• [TRECHO DO DOCUMENTO]:

○ ○ ○ ○ ○ ○ ○

Com o intuito de aprofundar a compreensão sobre como os pais interpretam e reagem às emoções de seus filhos, foram apresentadas aos participantes seis vinhetas — cenários escritos breves — que ilustravam crianças vivenciando emoções tanto internalizantes quanto externalizantes. A instrução era que imaginassem seus próprios filhos nas situações descritas.
Após a apresentação de cada vinheta, uma série de questões foi dirigida aos pais. Estas indagavam sobre as causas percebidas para as emoções de seus filhos, com foco especial nas atribuições disposicionais. Utilizando uma escala de 5 pontos, os pais indicavam o quão provável acreditavam ser que as emoções de seus filhos fossem causadas por uma natureza disposicional. Um exemplo de tal atribuição seria afirmar que “[Nome da criança] é uma criança emocional”. Adicionalmente, os pais avaliaram, usando a mesma escala, suas prováveis reações diante de tais emoções. Isso incluiu reações que minimizavam a emoção (por exemplo, “Dizer a [nome da criança] para parar de exagerar”) e reações que orientavam a emoção (por exemplo, “Tranquilizar [nome da criança] dizendo que está tudo bem chorar quando se está machucado”).
Para determinar o nível de problemas internalizantes e externalizantes nas crianças, os pesquisadores optaram pelo uso da avaliação Child Behavior Checklist 1.5-5, uma ferramenta amplamente reconhecida e utilizada no campo da psicologia.

○ ○ ○ ○ ○ ○ ○

Com base no trecho do documento sobre o estudo das emoções infantis, explique, em uma a três frases, por que foram apresentadas vinhetas aos participantes. As entradas apresentadas não são necessárias.

Perguntas espaciais baseadas em imagens:
○ ○ ○ ○ ○ ○ ○

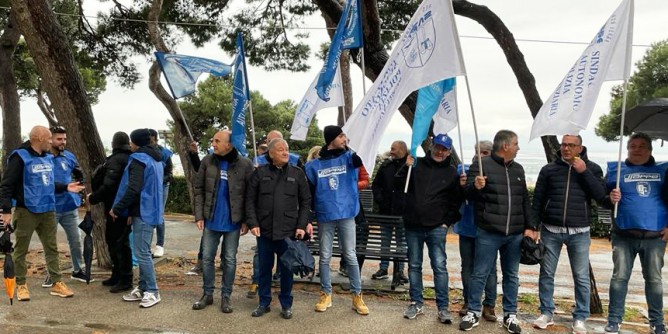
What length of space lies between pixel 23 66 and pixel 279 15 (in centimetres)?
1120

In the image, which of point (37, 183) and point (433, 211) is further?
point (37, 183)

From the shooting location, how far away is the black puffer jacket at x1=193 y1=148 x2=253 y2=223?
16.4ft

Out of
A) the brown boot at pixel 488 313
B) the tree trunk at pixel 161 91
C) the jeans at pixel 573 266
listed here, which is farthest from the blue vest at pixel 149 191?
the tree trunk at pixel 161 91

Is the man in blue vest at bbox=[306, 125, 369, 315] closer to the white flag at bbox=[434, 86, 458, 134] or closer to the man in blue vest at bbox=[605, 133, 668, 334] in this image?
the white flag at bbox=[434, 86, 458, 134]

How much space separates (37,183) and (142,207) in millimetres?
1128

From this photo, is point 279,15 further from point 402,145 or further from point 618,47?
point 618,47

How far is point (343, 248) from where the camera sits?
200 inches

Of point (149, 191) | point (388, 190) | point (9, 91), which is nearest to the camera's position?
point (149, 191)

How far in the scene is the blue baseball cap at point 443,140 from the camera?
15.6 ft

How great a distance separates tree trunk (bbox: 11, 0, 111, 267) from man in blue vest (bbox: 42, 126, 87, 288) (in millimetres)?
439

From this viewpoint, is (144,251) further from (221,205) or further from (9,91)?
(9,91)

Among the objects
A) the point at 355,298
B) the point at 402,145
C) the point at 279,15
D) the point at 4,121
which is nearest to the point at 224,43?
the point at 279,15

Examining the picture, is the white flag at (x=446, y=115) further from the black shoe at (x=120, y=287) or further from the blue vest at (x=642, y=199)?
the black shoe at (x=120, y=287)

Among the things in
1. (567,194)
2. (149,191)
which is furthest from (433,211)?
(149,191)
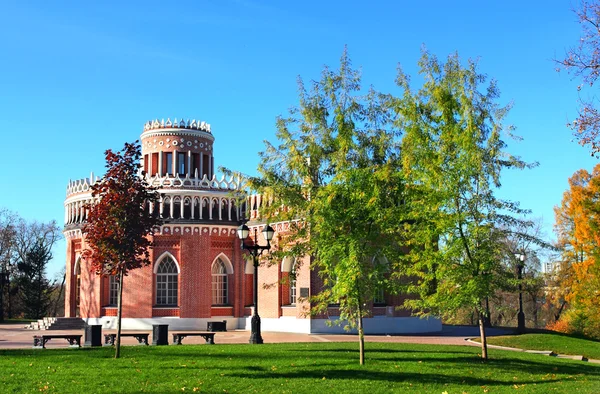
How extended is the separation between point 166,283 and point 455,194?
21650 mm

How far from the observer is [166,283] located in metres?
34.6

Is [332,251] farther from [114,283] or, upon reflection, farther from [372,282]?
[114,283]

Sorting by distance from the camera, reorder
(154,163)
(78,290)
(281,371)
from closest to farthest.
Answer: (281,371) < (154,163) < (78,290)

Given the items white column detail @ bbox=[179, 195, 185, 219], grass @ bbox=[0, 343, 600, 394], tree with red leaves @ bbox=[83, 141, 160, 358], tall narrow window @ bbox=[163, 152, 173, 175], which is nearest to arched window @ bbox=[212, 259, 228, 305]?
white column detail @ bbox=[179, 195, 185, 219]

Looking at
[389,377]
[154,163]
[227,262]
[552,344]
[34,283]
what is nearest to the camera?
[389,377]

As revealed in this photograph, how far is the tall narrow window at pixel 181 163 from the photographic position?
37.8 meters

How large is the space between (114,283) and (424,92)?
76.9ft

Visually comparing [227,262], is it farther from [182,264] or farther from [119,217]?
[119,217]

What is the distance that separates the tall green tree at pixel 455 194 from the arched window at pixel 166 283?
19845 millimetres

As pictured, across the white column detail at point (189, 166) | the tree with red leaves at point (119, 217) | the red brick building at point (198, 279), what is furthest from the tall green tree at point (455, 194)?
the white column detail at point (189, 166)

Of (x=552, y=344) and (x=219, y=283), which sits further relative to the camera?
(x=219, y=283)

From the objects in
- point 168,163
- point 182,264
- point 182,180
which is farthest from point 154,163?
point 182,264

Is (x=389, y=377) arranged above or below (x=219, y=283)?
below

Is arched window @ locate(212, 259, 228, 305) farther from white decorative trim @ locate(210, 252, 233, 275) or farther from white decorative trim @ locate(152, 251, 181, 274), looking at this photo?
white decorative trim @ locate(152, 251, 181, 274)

○ ○ ○ ○ ○ ○ ○

• [RESPOSTA]:
As vinhetas foram apresentadas com o intuito de aprofundar a compreensão sobre como os pais interpretam e reagem às emoções de seus filhos. Para isso, os participantes deveriam imaginar os próprios filhos nas situações descritas.